Con rolled her eyes. She’d been the guitarist in one lousy band. A band that hadn’t ever gotten around to recording its debut album. Yet despite that, or perhaps because of it, she got her ass kissed by every musician in DC who had bought into the morbid hype surrounding Awaken the Ghosts. Personally, Con thought the band was overrated, tragedy lending them more significance than they deserved. Or maybe it was just easier to believe they never would have amounted to anything because now they never would.
“Please?” Kala said, on the verge of begging.
Con had been scrolling through her list of prefab excuses, so it surprised her when her mouth opened and said yes. She hadn’t been on stage in a while. Maybe that was part of the reason she’d been so down. Performing always buoyed her spirits; hopefully it would help shake off her holiday depression.
“You will?” Kala said and thanked her a hundred different ways.

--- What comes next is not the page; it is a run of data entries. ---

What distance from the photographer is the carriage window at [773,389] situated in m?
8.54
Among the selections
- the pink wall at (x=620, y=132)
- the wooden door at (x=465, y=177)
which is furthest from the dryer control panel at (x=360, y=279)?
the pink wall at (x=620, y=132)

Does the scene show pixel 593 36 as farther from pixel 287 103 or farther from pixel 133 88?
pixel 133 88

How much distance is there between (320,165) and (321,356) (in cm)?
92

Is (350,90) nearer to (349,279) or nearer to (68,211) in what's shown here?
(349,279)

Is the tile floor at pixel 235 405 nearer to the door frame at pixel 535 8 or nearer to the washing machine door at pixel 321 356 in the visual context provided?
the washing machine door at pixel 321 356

“But only until the thirtieth,” Con qualified.
“Of course,” Kala said, relieved and excited. “Oh man, I owe you so huge.” She filled Con in on the details and promised to send her the set list for tonight.

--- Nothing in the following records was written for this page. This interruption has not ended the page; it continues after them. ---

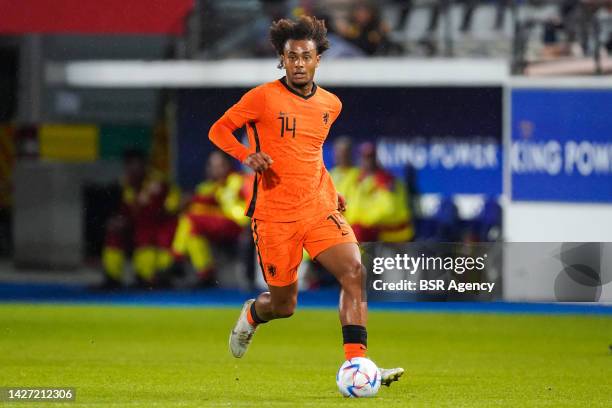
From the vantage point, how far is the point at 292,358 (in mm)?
11328

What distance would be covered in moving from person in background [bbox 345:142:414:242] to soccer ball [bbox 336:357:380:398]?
10746 mm

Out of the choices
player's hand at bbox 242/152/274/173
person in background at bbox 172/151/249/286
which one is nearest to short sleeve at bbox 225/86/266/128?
player's hand at bbox 242/152/274/173

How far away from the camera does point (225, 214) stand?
1931 cm

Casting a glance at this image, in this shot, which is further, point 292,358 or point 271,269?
point 292,358

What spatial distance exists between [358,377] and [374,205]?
1096 cm

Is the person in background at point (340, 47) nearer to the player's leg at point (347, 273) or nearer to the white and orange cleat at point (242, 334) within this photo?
the white and orange cleat at point (242, 334)

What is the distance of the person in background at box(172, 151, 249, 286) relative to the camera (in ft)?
62.5

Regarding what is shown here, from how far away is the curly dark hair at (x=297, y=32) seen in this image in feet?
27.3

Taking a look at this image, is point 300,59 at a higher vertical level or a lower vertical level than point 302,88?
higher

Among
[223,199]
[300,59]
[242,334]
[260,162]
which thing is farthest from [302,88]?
[223,199]

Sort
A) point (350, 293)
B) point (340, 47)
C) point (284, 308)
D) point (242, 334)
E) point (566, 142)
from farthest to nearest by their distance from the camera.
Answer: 1. point (340, 47)
2. point (566, 142)
3. point (242, 334)
4. point (284, 308)
5. point (350, 293)

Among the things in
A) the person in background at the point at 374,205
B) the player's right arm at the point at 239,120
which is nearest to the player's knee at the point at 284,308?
the player's right arm at the point at 239,120

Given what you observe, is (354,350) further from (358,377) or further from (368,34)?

Before Con had time to think about what she’d just gotten herself into, seams appeared in the far wall. A door swung open silently, and Laleh Askari emerged. Although she was a registered nurse, her official job title was steward. Instead of hospital scrubs, Laleh wore a sapphire-blue pencil skirt and an egg-yolk-yellow blouse, lustrous black hair piled high on her head, held in place with a single surgically positioned gold pin. Her heels made no more sound than ballet slippers on the stone floors. Con admired Laleh’s dedicated retro flair. It wasn’t a look Con could pull off, but Laleh made it look effortless. Con was a master of the dark art of looking like she was too cool to care how she dressed. Women knew the difference, of course, but men were never any the wiser.

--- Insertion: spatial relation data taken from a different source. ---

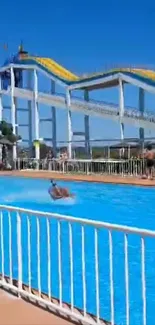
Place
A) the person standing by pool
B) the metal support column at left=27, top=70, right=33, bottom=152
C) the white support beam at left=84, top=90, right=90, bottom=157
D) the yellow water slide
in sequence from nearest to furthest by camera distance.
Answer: the person standing by pool, the white support beam at left=84, top=90, right=90, bottom=157, the yellow water slide, the metal support column at left=27, top=70, right=33, bottom=152

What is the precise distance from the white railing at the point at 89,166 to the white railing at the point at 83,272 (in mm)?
13952

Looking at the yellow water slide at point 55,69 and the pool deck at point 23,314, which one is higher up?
the yellow water slide at point 55,69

“Hello, Constance! Happy holidays,” Laleh said, her accent a silken blend of British and Iranian. Palingenesis prided itself on its personal touch. Laleh had been Con’s steward since her first appointment and always greeted her as if they were old friends unexpectedly reunited. Except that Con’s friends knew not to call her Constance. Con hated it—a family name from her mother’s side, which had a tradition of saddling girls with old-timey names: Chastity, Charity, Faith. It made her sound like a pioneer settler trudging wearily across the Great Plains in search of a simple life. She hadn’t gone by her full name since the day she’d stopped singing in the church choir. She’d been a star since she was a precocious seven-year-old, but it hadn’t been until her twelfth birthday that it occurred to Con that her voice was the only value her mother saw in her. Con had quit to test the theory, and nothing that followed had done anything to change her mind.